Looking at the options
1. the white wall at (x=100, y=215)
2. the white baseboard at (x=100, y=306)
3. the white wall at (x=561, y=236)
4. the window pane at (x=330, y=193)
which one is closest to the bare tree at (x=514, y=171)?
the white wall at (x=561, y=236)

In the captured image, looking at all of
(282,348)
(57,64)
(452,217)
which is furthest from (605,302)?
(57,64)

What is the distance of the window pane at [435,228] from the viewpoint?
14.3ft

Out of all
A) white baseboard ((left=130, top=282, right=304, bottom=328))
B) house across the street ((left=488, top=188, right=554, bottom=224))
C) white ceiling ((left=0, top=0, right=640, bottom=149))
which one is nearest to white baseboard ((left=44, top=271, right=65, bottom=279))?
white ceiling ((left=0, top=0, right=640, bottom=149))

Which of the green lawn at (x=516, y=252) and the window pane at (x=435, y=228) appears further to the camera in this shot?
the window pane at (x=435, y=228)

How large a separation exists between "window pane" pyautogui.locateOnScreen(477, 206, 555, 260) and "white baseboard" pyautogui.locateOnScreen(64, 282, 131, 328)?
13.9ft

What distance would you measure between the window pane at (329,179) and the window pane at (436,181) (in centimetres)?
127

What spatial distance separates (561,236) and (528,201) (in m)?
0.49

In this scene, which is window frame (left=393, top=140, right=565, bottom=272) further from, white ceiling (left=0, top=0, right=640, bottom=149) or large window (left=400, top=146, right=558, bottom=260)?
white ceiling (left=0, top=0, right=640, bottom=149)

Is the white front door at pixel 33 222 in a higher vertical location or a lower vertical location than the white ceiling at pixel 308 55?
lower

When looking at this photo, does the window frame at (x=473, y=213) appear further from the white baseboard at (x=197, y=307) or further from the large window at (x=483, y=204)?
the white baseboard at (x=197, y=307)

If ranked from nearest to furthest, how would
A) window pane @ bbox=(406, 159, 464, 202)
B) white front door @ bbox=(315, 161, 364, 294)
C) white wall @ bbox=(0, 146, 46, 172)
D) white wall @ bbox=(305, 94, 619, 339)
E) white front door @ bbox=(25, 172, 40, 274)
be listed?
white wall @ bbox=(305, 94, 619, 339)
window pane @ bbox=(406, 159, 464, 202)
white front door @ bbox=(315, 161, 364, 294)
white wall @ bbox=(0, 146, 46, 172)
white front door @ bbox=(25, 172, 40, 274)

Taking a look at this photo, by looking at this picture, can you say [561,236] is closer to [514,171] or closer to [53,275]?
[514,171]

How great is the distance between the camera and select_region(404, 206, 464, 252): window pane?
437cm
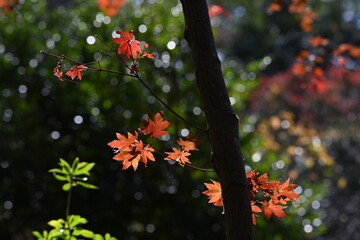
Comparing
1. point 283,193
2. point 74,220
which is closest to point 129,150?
point 283,193

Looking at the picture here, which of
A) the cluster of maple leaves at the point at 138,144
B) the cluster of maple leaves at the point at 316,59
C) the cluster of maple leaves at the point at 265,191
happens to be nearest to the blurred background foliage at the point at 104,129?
the cluster of maple leaves at the point at 316,59

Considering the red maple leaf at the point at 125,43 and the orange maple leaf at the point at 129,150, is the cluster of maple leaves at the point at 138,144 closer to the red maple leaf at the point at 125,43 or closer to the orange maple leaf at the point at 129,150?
the orange maple leaf at the point at 129,150

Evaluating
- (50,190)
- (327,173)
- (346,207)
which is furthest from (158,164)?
(327,173)

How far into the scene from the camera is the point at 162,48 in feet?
14.7

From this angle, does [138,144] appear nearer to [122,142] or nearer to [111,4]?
[122,142]

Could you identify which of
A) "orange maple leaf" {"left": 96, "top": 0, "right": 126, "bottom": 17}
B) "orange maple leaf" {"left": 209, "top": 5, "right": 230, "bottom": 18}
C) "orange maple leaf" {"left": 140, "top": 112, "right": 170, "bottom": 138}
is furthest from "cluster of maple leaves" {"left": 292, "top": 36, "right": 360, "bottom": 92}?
"orange maple leaf" {"left": 140, "top": 112, "right": 170, "bottom": 138}

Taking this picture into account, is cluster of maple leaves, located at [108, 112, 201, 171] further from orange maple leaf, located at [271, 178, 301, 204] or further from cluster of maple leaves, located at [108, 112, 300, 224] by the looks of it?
orange maple leaf, located at [271, 178, 301, 204]

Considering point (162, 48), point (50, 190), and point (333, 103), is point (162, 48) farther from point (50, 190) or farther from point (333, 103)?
point (333, 103)

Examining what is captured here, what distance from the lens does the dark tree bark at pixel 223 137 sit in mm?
Answer: 1224

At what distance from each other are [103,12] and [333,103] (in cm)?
938

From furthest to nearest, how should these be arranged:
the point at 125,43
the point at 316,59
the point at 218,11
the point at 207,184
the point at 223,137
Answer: the point at 218,11 → the point at 316,59 → the point at 125,43 → the point at 207,184 → the point at 223,137

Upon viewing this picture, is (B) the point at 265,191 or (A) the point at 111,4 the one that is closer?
(B) the point at 265,191

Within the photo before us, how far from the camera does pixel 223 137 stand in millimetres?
1237

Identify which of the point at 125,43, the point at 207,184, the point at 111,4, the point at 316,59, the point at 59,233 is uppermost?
the point at 111,4
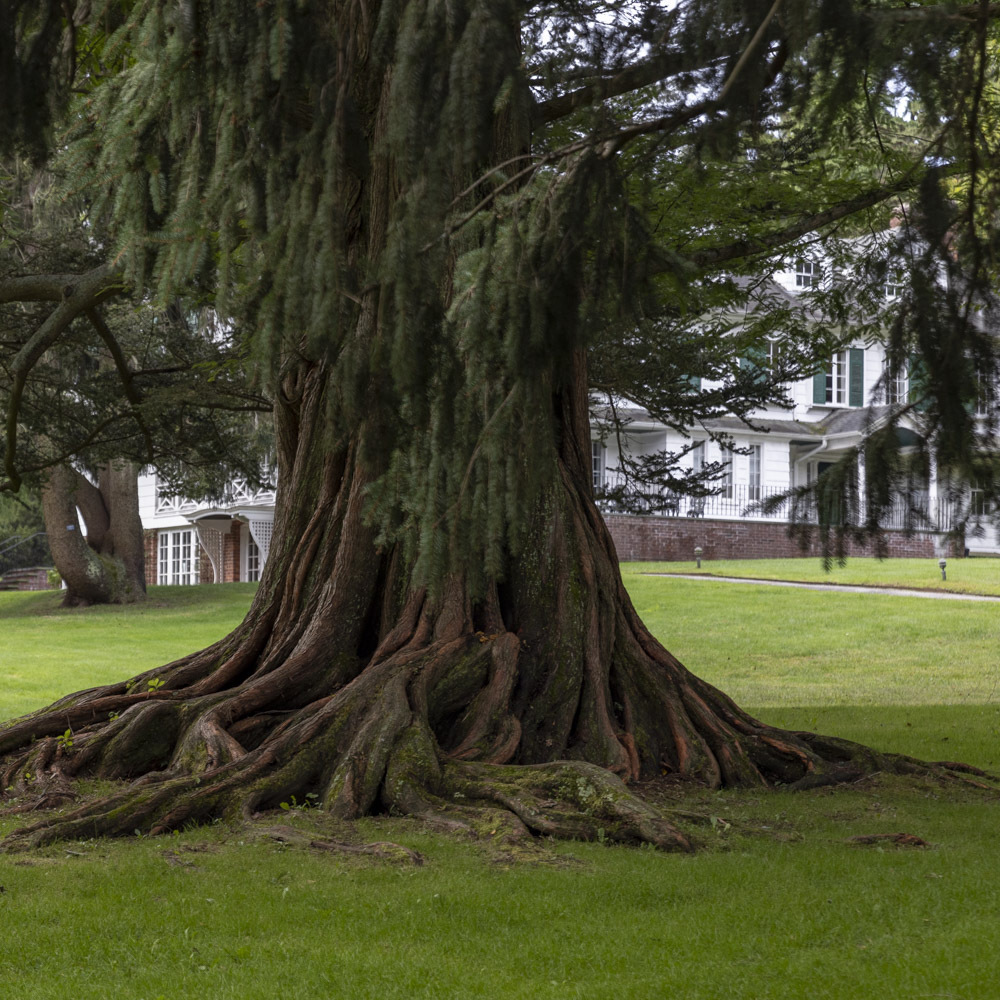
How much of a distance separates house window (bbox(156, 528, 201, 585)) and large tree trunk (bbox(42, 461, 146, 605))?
10.8 metres

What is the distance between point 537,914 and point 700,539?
27675mm

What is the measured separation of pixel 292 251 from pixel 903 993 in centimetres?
356

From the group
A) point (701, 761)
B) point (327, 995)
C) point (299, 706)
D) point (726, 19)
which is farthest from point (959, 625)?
point (327, 995)

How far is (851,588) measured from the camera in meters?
25.2

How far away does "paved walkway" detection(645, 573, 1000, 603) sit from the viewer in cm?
2314

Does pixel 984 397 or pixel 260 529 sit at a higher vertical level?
pixel 984 397

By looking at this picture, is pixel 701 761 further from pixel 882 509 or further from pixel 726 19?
pixel 726 19

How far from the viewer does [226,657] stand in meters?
8.64

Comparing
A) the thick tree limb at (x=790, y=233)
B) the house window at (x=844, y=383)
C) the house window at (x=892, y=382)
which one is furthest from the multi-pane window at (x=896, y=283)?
the house window at (x=844, y=383)

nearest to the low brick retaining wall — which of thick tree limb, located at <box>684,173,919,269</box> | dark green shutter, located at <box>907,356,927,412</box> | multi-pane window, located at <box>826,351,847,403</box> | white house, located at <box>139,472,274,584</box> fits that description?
white house, located at <box>139,472,274,584</box>

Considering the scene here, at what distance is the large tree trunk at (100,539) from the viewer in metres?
25.9

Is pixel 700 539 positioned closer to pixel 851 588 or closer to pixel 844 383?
pixel 844 383

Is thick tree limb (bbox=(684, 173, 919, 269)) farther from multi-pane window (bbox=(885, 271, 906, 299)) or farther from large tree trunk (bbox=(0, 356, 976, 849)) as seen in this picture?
large tree trunk (bbox=(0, 356, 976, 849))

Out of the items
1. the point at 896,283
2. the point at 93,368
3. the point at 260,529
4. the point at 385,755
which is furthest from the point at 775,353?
the point at 260,529
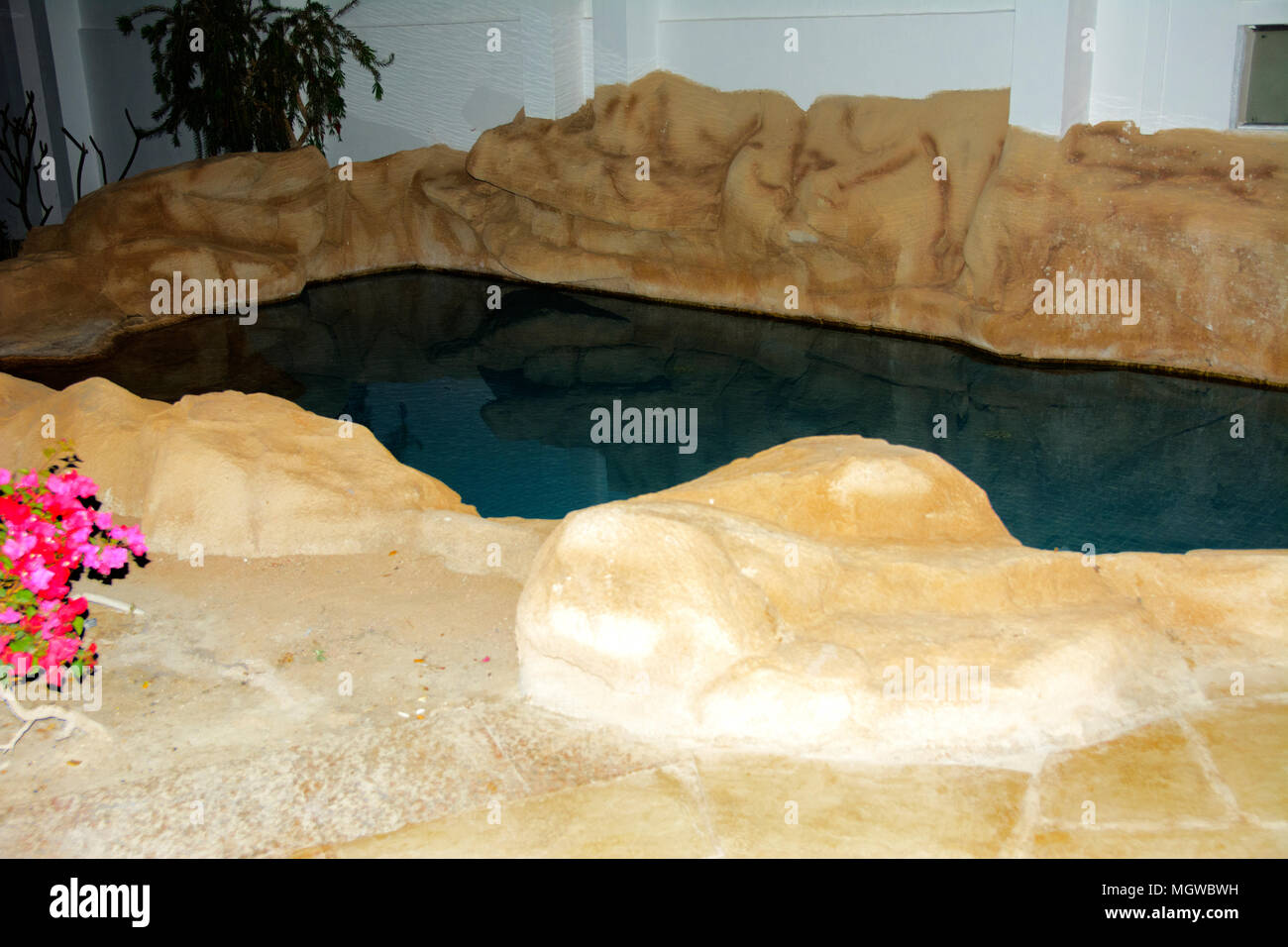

-*-*-

*EXERCISE GOAL*. Report every line above that contains the string "here". Case counts.

*COMPLETED TASK*.
Looking at the picture here, which of
Examining what is captured here, what distance from the lens does the dark tree bark at pixel 223 137 sit in mm?
Considering the scene here, at what distance is the large tree trunk at (100,539) from the viewer in metres?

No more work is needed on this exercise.